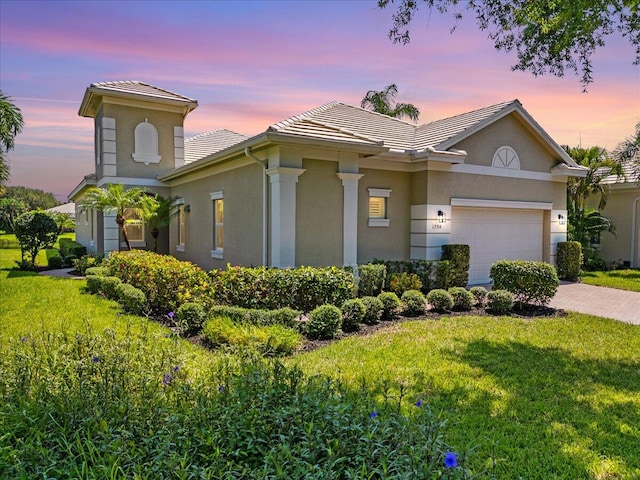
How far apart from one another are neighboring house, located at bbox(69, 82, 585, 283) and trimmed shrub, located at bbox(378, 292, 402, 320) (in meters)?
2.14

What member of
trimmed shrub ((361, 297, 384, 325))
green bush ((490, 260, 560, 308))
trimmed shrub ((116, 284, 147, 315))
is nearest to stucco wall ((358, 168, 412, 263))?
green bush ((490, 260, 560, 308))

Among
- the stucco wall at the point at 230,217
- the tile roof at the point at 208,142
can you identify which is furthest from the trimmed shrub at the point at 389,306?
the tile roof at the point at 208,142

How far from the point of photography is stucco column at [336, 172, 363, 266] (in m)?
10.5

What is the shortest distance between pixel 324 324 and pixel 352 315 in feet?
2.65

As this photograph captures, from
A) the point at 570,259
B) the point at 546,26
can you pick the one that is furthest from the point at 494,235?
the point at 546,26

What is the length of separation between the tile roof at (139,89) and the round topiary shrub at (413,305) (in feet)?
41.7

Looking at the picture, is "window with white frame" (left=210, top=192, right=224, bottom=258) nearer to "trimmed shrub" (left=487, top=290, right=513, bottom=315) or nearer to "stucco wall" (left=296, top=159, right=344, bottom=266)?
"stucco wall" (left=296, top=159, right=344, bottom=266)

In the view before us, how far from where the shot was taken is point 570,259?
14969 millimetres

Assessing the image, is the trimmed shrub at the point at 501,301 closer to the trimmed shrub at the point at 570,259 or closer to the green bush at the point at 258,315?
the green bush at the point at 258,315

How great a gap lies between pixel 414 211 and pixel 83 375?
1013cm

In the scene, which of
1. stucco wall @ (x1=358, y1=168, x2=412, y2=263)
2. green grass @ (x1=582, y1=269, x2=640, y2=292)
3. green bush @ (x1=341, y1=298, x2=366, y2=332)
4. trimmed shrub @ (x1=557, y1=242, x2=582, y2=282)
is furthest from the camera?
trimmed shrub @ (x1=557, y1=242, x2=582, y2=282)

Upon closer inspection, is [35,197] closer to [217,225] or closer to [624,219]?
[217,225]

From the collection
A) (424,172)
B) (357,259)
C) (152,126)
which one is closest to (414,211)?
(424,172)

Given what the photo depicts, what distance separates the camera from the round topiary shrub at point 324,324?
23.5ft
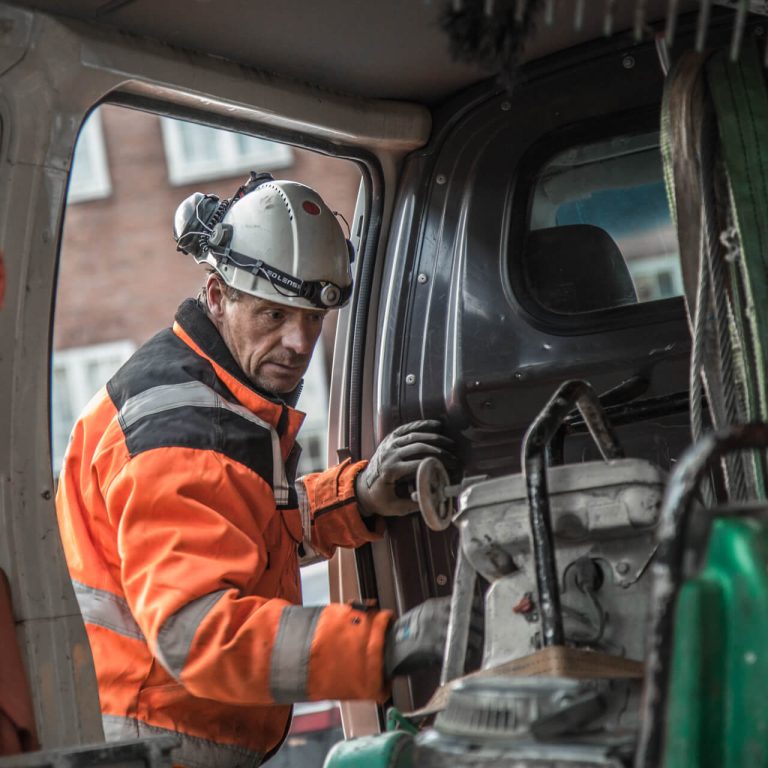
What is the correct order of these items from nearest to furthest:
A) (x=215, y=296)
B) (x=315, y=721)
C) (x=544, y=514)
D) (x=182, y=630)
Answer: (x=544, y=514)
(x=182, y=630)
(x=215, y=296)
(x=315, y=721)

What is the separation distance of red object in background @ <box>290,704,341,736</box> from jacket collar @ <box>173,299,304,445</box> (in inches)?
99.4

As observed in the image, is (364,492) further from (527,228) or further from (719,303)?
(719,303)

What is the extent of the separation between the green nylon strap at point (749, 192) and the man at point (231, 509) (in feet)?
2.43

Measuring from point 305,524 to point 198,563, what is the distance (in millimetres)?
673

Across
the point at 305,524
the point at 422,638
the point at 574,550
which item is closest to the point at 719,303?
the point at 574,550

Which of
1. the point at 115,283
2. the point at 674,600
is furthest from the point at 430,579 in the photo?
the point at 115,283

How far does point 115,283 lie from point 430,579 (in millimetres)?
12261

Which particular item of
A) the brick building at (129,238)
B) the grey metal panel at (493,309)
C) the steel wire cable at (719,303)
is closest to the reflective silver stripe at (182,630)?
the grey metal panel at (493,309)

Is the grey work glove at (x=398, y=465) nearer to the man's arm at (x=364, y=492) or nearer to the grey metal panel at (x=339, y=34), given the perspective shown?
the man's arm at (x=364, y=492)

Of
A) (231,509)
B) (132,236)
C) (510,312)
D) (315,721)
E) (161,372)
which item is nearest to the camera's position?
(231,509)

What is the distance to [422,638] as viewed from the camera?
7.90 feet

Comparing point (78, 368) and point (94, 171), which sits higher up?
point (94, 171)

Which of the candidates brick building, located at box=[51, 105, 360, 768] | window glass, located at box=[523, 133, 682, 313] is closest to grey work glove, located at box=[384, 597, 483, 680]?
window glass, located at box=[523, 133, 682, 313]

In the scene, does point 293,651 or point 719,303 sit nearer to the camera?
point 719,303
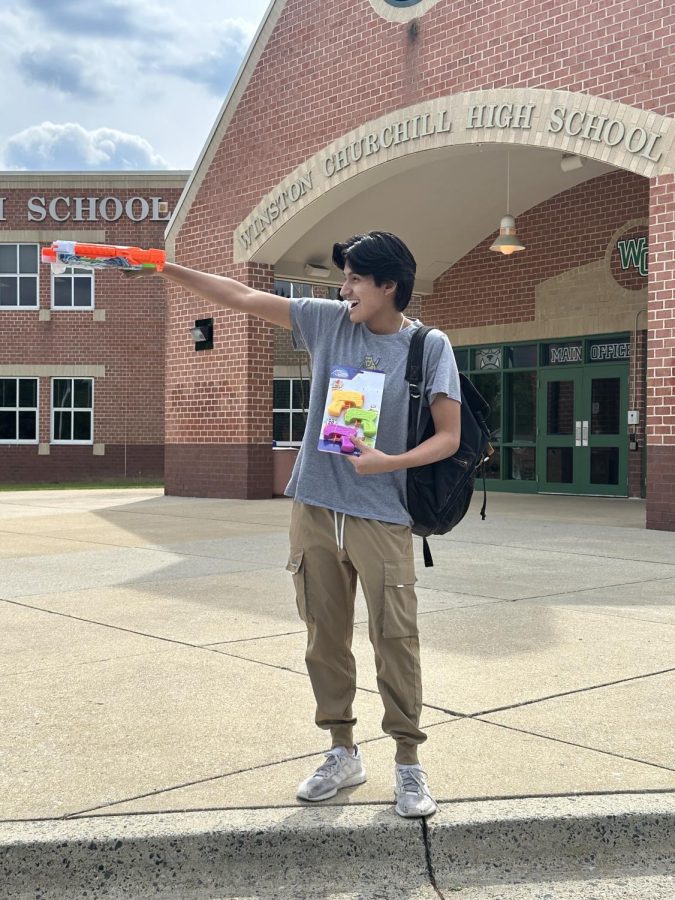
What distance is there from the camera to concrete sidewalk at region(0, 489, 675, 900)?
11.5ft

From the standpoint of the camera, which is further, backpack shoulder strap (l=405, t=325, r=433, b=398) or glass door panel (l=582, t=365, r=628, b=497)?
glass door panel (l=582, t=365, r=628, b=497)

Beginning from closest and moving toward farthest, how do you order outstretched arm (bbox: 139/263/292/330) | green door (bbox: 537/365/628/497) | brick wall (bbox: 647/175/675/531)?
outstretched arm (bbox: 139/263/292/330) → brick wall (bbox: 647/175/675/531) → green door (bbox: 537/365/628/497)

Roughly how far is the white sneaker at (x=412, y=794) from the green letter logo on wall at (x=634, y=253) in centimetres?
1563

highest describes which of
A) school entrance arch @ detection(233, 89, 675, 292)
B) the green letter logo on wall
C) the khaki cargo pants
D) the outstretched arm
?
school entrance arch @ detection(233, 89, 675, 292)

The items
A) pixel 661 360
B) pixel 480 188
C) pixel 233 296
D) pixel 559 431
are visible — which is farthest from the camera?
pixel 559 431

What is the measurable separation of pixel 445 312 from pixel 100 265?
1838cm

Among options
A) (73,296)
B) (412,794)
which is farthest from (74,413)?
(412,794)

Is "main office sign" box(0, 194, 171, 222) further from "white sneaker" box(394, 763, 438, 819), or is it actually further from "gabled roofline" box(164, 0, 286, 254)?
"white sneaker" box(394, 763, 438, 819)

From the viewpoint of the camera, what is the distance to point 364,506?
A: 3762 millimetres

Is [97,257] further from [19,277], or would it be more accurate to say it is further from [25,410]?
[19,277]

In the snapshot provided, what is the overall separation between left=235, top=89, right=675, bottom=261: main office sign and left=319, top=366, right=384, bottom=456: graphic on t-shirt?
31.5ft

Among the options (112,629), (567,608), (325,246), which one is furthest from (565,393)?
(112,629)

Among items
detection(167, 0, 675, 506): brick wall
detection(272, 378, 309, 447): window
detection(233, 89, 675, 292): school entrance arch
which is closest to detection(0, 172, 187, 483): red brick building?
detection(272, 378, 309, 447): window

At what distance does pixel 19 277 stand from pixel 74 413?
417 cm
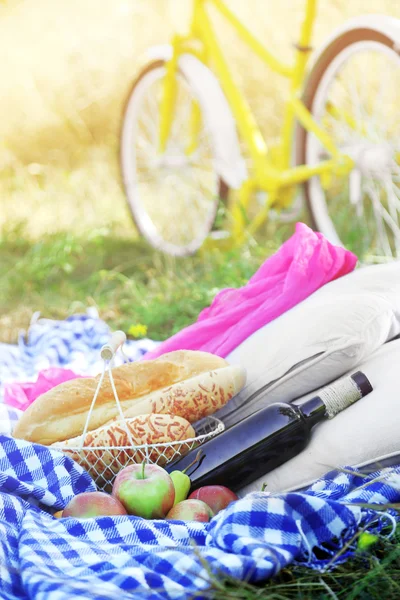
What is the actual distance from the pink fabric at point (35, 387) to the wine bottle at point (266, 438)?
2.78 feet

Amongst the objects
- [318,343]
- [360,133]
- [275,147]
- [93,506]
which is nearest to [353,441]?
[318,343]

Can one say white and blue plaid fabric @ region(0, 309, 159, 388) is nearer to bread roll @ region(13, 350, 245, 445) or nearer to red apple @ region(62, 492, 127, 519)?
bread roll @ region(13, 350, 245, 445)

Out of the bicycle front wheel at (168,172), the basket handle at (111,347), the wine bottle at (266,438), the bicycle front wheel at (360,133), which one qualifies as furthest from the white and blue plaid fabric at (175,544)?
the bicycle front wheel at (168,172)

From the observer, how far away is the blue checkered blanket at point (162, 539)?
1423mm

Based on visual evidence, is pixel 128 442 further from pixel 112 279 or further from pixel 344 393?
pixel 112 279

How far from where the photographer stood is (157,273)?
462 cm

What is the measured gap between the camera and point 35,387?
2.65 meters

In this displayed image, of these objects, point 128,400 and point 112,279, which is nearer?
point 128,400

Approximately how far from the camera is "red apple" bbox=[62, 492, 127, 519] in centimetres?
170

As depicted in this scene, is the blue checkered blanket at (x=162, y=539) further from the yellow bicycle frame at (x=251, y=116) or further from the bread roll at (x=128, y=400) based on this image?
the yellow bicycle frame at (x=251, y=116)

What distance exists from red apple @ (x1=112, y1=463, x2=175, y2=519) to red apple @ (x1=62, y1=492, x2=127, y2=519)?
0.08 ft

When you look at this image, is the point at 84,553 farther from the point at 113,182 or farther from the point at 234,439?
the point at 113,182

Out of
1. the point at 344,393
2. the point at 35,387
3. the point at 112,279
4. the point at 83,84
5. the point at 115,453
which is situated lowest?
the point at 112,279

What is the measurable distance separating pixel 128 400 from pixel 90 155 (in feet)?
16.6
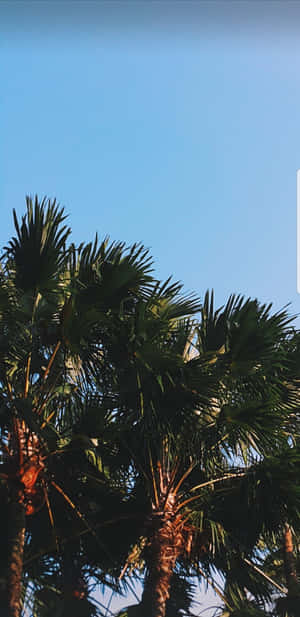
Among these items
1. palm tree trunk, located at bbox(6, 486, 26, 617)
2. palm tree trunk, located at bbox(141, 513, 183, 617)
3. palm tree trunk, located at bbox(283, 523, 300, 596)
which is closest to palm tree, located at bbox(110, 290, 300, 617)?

^^^^^^^^^^^^^^^^

• _YOUR OBJECTIVE_
Copy out every line above that contains the string "tile", treating uppercase and lowercase letters as different.

• _EXERCISE ANSWER_
- the tile roof at the point at 208,142
the tile roof at the point at 208,142
What is the length of separation between the tile roof at (139,89) and the round topiary shrub at (413,305) (in feet)?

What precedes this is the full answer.